[[ Records supplied open ]]

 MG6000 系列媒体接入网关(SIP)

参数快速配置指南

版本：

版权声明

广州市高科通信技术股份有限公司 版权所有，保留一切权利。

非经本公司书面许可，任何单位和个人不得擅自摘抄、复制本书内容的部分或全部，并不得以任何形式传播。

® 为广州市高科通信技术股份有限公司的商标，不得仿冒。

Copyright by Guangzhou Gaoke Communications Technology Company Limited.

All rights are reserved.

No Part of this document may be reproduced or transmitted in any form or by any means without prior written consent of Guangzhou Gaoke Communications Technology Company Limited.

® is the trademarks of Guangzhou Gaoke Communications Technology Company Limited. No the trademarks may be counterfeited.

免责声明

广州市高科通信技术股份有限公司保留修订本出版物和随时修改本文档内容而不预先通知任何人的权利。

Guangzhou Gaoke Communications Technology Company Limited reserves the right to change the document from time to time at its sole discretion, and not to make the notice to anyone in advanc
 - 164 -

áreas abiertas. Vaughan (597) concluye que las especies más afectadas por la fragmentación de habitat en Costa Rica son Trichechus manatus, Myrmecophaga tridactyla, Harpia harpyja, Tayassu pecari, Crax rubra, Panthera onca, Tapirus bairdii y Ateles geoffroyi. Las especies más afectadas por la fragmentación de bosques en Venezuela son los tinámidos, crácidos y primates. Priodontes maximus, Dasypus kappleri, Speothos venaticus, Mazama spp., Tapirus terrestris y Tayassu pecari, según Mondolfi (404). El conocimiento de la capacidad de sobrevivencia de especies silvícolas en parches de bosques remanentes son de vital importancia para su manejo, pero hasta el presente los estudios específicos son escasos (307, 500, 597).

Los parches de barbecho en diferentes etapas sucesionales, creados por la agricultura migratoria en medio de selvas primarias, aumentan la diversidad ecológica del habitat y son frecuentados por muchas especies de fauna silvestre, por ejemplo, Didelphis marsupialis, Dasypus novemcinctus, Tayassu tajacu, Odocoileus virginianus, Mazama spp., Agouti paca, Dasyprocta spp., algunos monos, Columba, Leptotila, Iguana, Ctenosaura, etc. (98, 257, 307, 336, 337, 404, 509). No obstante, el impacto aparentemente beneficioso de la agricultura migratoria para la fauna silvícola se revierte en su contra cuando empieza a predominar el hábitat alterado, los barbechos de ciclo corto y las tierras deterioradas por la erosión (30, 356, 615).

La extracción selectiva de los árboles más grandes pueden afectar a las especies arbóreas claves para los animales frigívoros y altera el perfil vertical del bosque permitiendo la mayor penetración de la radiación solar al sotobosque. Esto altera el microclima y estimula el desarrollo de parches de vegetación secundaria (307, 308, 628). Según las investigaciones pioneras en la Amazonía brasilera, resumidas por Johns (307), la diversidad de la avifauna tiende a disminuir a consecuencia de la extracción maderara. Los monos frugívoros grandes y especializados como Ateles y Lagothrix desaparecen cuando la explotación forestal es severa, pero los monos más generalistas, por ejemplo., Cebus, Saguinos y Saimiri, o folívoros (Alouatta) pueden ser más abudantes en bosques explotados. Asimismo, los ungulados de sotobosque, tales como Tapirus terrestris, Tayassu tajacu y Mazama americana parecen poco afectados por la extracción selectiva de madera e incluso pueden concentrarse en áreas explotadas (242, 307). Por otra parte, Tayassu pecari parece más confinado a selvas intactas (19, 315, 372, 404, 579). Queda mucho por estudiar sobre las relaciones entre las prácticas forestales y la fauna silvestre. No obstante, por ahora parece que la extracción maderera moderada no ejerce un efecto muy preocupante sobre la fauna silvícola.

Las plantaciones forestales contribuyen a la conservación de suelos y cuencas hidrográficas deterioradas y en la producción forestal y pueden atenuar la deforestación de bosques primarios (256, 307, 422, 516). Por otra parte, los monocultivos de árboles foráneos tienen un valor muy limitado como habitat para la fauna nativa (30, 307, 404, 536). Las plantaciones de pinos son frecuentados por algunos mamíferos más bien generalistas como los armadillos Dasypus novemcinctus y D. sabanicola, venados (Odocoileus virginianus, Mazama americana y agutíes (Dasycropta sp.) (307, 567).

[[ Records supplied closed ]]

◆ **Problem statement**
What lines above contain "document"? Copy them out.

◆ **Response**
No Part of this document may be reproduced or transmitted in any form or by any means without prior written consent of Guangzhou Gaoke Communications Technology Company Limited.
Guangzhou Gaoke Communications Technology Company Limited reserves the right to change the document from time to time at its sole discretion, and not to make the notice to anyone in advanc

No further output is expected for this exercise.